Birth of comic genius linked to Doncaster
King of comedy, Ronnie Barker, was born 88 years ago this month.
Had he lived, he would have celebrated his birthday on September 25, but sadly his great talent in creating and portraying comic character was lost on October 3, 2005, when he finally said goodnight to his masses of fans.
The actor, comedian and writer is linked to Doncaster for ever through the filming of favourite television corner shop sitcom Open all Hours, in which he starred for many years as thrifty, stuttering Arkright.
This enduring series was one of his best-known and best loved roles, along with his two other greats; the long running comic show the Two Ronnies, shared with the late Ronnie Corbett, and classic tv prison comedy, Porridge.

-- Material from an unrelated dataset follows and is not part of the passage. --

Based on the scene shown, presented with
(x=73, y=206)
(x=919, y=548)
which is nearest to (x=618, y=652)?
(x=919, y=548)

Open All Hours was filmed in the streets of Balby and recently made a return for a third series with Sir David Jason replacing Barker in the lead role.
But from 1973 to 1985, it was Ronnie Barker, with co-stars Sir David Jason and Lynda Baron, who could be seen plying his trade, and trying his luck with character Nurse Gladys Emmanuel, on the corner of Doncaster’s Lister Avenue and Scarth Avenue.
He became a much loved face and ‘adopted northerner’ in South Yorkshire during the filming of the series, and is fondly remembered by many.
Barker was actually born in Bedford in 1929.
His acting and writing career started early with emphasis on comic roles from the start. He would write at times under a pseudonym, particularly as he grew in fame as an actor.
He was awarded a BAFTA on four separate occasions for his work and received his OBE in 1978.
He and his wife Joyce had two sons and a daughter.
A keen collector of antiques, Barker became a shopkeeper for real when he opened an antiques shop in 1988, following his retirement from the world of entertainment.